Goal of the exercise: Each entry that follows should be retyped in full and exactly.

Excerpts from a dataset
::::::::::

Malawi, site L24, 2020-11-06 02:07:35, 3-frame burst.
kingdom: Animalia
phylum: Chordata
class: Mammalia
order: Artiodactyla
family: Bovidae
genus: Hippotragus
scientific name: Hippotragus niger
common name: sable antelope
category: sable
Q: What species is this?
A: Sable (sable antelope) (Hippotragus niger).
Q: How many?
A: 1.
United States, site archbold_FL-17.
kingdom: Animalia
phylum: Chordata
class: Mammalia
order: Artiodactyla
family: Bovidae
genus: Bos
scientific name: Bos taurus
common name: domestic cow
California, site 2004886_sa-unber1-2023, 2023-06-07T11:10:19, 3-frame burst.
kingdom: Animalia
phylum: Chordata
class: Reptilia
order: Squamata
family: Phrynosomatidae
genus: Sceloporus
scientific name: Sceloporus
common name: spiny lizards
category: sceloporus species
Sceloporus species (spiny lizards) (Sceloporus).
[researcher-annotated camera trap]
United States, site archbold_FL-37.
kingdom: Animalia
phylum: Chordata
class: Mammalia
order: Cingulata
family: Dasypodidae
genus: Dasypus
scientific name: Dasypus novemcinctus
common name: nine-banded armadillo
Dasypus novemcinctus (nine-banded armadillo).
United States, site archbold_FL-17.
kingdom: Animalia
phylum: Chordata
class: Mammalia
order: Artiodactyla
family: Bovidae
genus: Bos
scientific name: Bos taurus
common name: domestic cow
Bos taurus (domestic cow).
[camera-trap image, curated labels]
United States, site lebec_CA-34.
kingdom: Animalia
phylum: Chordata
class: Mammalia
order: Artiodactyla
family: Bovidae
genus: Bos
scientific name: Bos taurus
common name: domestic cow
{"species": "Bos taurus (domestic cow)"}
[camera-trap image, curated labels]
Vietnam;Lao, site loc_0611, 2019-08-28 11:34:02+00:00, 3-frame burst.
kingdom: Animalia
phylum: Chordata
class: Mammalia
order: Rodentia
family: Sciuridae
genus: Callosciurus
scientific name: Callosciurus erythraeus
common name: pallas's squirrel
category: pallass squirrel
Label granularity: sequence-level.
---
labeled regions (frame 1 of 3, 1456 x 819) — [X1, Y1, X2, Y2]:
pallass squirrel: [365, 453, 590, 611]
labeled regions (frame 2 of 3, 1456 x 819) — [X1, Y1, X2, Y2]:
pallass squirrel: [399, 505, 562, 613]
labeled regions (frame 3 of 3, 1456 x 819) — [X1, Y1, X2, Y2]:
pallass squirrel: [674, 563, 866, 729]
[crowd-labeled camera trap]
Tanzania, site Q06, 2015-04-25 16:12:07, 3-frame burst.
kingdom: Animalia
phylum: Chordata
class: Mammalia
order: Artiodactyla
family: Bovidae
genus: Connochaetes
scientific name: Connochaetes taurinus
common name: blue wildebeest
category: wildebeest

::::::::::

Task solution:
Malawi, site L24, 2020-11-06 02:07:35, 3-frame burst.
kingdom: Animalia
phylum: Chordata
class: Mammalia
order: Artiodactyla
family: Bovidae
genus: Hippotragus
scientific name: Hippotragus niger
common name: sable antelope
category: sable
Q: What species is this?
A: Sable (sable antelope) (Hippotragus niger).
Q: How many?
A: 1.
United States, site archbold_FL-17.
kingdom: Animalia
phylum: Chordata
class: Mammalia
order: Artiodactyla
family: Bovidae
genus: Bos
scientific name: Bos taurus
common name: domestic cow
California, site 2004886_sa-unber1-2023, 2023-06-07T11:10:19, 3-frame burst.
kingdom: Animalia
phylum: Chordata
class: Reptilia
order: Squamata
family: Phrynosomatidae
genus: Sceloporus
scientific name: Sceloporus
common name: spiny lizards
category: sceloporus species
Sceloporus species (spiny lizards) (Sceloporus).
[researcher-annotated camera trap]
United States, site archbold_FL-37.
kingdom: Animalia
phylum: Chordata
class: Mammalia
order: Cingulata
family: Dasypodidae
genus: Dasypus
scientific name: Dasypus novemcinctus
common name: nine-banded armadillo
Dasypus novemcinctus (nine-banded armadillo).
United States, site archbold_FL-17.
kingdom: Animalia
phylum: Chordata
class: Mammalia
order: Artiodactyla
family: Bovidae
genus: Bos
scientific name: Bos taurus
common name: domestic cow
Bos taurus (domestic cow).
[camera-trap image, curated labels]
United States, site lebec_CA-34.
kingdom: Animalia
phylum: Chordata
class: Mammalia
order: Artiodactyla
family: Bovidae
genus: Bos
scientific name: Bos taurus
common name: domestic cow
{"species": "Bos taurus (domestic cow)"}
[camera-trap image, curated labels]
Vietnam;Lao, site loc_0611, 2019-08-28 11:34:02+00:00, 3-frame burst.
kingdom: Animalia
phylum: Chordata
class: Mammalia
order: Rodentia
family: Sciuridae
genus: Callosciurus
scientific name: Callosciurus erythraeus
common name: pallas's squirrel
category: pallass squirrel
Label granularity: sequence-level.
---
labeled regions (frame 1 of 3, 1456 x 819) — [X1, Y1, X2, Y2]:
pallass squirrel: [365, 453, 590, 611]
labeled regions (frame 2 of 3, 1456 x 819) — [X1, Y1, X2, Y2]:
pallass squirrel: [399, 505, 562, 613]
labeled regions (frame 3 of 3, 1456 x 819) — [X1, Y1, X2, Y2]:
pallass squirrel: [674, 563, 866, 729]
[crowd-labeled camera trap]
Tanzania, site Q06, 2015-04-25 16:12:07, 3-frame burst.
kingdom: Animalia
phylum: Chordata
class: Mammalia
order: Artiodactyla
family: Bovidae
genus: Connochaetes
scientific name: Connochaetes taurinus
common name: blue wildebeest
category: wildebeest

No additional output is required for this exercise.